Те из них, которые были более беспокойны и жаждали деятельности, отправились дальше; одни пошли в Киллену, элийскую гавань, которая издавна соединяла Аркадию с западным морем, а отсюда двинулись за море, по тому же направлению, по которому двинулись еще после первой войны мессенские полчища, именно по направлению к Сицилийскому проливу. Одним отрядом предводительствовал Горг, сын Аристомена, другим – Мантикл, сын Феокла, того пророка, который по исполнившимся божественным предзнаменованиям угадал приближавшееся падение Иры.
Из мессенцев, происшедших от этих предков, образовалось счастливое и могучее поколение, господствовавшее в Регии, а потом и в Занкле. Некоторые из них направились к восточным морям, между прочим сам Аристомен, который умер в Родосе, полный новых планов мести, для осуществления которых он, как говорят, искал содействия даже у азиатских деспотов. Родосские Диагориды гордились тем, что благодаря дочери Аристомена его геройская кровь перешла в их поколение.

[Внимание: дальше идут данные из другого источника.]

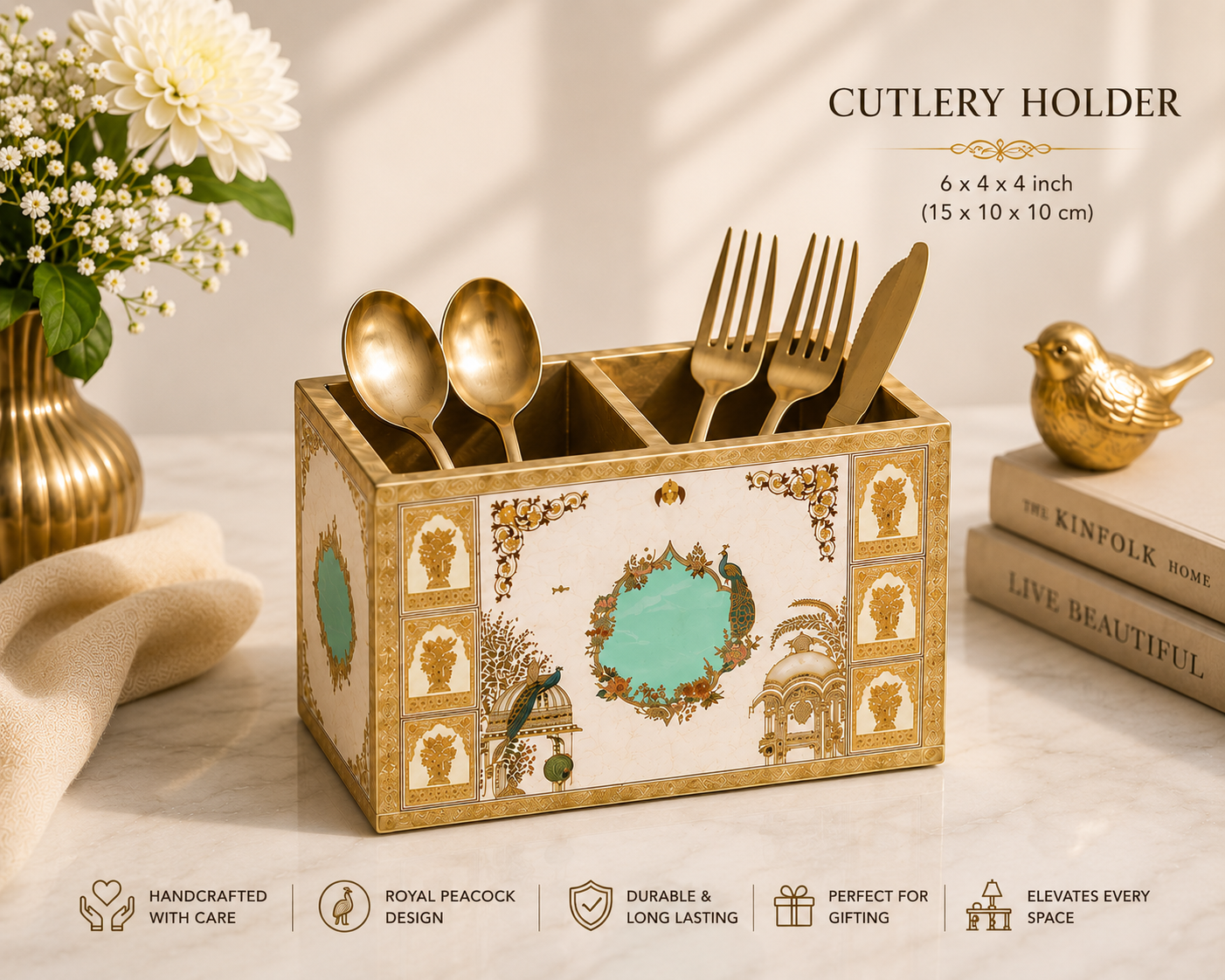 Royal Peacock 4-Piece Serving & Organizer Tray Set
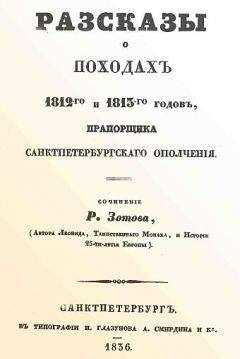 Рафаил Зотов - Рассказы о походах 1812-го и 1813-го годов, прапорщика санктпетербургского ополчения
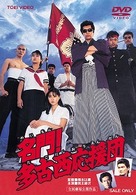 名門！多古西応援団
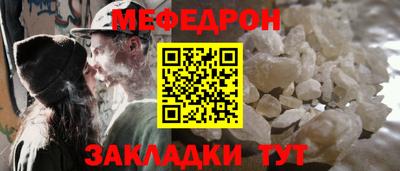 2c-b Малгобек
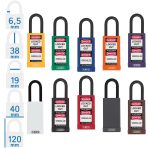 Abus 74LB/40 KA - Több lakat azonos kulccsal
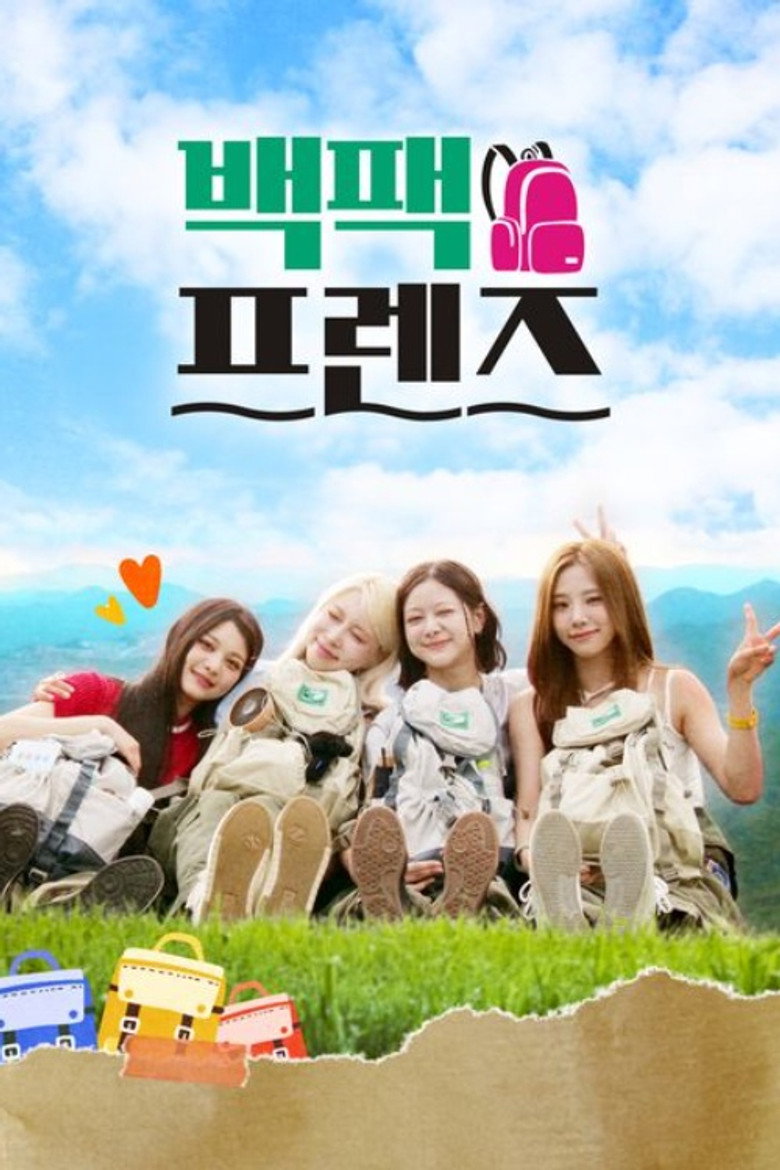 Official poster for 백팩프렌즈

Сама же Мессения, лишенная своих лучших родов, была в самом печальном положении; эта прекрасная страна, некогда считавшаяся счастливейшей из земель, выпавших по жребию Гераклидам, была вычеркнута из истории греческого народа. Источники Памиза по-прежнему орошали роскошные поля, но оставшиеся на них мессенцы должны были возделывать свою родную почву как рабы спартанцев, и чем больше они были отдалены от центра власти, тем более жестоко и недоверчиво было обращение с ними. Жертвы, приносимые мессенскому Зевсу на вершинах гор, все дедовские культы и священные церемонии, совершавшиеся в пеласгических дубовых рощах, были насильственно прекращены. Те земли, которые не были розданы, превращались в пастбища; особенно опустело побережье, жители которого выселялись целыми массами; имя Пилоса было предано забвению, лучшая гавань полуострова опустела. Для охраны берегов в Мефону были выселены вместе с азинейцами и навплийцы, которые, потерпев такую же участь, были изгнаны из Арголиды.